This was Gordie a few minutes ago.
This is Gordie currently.
I met Gordie in November of 2004. He was in the first pod in the Humane Society kennels, just past the cats, and he was six months old. He had been a stray, and his HS-given name was “Speedy”. Even then I could have thought of more accurate names. Andrew had been thinking about getting a second dog. Barney didn’t do well being alone, for various reasons. I took Gordie for a walk the week I met him. I’m not sure why. He doesn’t fit the criteria of the dogs I typically take out. I’m used to ill-behaved dogs. I don’t really remember my initial impressions of him, but I guess he couldn’t have been any worse than most of the dogs I meet. I do remember thinking he’s ugly. I still do. It never occurred to me until Andrew pointed it out: I have a strange prejudice against black-faced dogs. (And “messy”-faced dogs, which Gordie is.) For the record, as well as we can figure, he’s mostly made up of rough coat collie (like Lassie) – hence most of his colouring, and Australian Shepherd – hence the face.
Andrew and I went to the Humane Society later in the week, and took him for a walk. His first order of business upon being leashed was to jump. His snout ended up in my mouth. Wish I could say that was the only time that ever happened. I have suffered multiple bloody facial injuries at the paws of said animal. Sometimes when I am foolish enough to bend over to tie my shoes, sometimes when I am foolish enough to just stand there. Gordie can jump about six feet straight up, you see, pretty much from a standstill. He’s also impressively agile. The boy should really have his own herd of sheep. (We’re slowly working towards agility training.)
We have learned in the past year-ish that Gordie was most likely abused as a puppy. He is submissive, and will cower readily, and pee when he thinks he’s really in trouble. He is very distrustful of men, and will go into fits of lunging and barking if we pass men walking or biking. I don’t think he’d bite – again, the submissiveness, but you never know. The barking and lunging also occurs when he sees pickup trucks. A profile emerges. (I can’t count the number of times I’ve seen dogs at the Humane Society with notes like “hates baseball caps” on their profiles. Pets are what we make them.) He is very protective of me, and used to get upset if Andrew so much as touched me. He loves women in general. Admirable chivalry. He is very needy, and demands more than his share of attention, and as much of his brother’s share as he can get. But his inherent nature is sweet. He is extremely food-motived.

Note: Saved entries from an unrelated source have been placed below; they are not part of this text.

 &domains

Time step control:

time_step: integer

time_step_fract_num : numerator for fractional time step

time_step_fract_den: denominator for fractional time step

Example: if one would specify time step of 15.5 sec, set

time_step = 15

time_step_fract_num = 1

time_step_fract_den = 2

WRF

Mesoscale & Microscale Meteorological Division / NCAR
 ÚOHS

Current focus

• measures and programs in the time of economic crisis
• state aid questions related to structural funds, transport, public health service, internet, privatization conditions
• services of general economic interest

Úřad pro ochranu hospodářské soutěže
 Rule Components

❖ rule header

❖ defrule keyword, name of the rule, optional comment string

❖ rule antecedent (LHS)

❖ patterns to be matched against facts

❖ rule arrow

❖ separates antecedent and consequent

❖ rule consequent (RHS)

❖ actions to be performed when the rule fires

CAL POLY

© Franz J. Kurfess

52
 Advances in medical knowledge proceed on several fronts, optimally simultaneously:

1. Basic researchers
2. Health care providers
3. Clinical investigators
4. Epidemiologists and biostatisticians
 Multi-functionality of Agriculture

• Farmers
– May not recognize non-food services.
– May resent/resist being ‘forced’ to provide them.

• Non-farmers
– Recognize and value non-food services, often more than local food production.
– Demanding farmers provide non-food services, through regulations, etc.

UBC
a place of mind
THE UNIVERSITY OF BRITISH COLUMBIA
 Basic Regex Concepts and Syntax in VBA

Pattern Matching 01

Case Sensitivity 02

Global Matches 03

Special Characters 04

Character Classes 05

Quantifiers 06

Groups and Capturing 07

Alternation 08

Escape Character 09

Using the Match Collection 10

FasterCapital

I am fiercely protective of him right back. Maybe because his background triggers my nurturing instinct. Maybe because, with his loudness and boisterousness, and difficult personality, and the amount of effort he requires, and inexplicable charm, he’s kinda like me. Maybe because he loves me so much, even though he’s not mine. Even when he’s shattering our eardrums barking in the car, or leaving tumbleweeds of beige hair under the furniture, or trying to maul the cat, or giving me a nosebleed, or pooping on my housemate’s floor, I love him so much, too. This is not to say he doesn’t make me insane. I got almost no sleep last night. He will still occasionally have accidents in the house (sometimes quite deliberate, I suspect). Sometimes he gets so wound up you’d swear he’d gone insane. He is smart and eager to please, but could be so much better trained. Taking him for a walk is a helluva lot of work. But we’re working on it.

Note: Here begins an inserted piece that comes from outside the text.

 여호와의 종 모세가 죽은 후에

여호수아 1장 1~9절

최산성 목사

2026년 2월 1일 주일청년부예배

I have worked at the Humane Society long enough to know how difficult it can be to permanently place a dog like Gordie. I know the odds that he would have come back, possibly more than once. I know the odds that, in the wrong situation, he might have bitten someone, and ended up euthanized. For as difficult as it has been, and still is sometimes, I am proud of Andrew for not giving up. And I am proud of both of us for having added one more to the score for the good guys.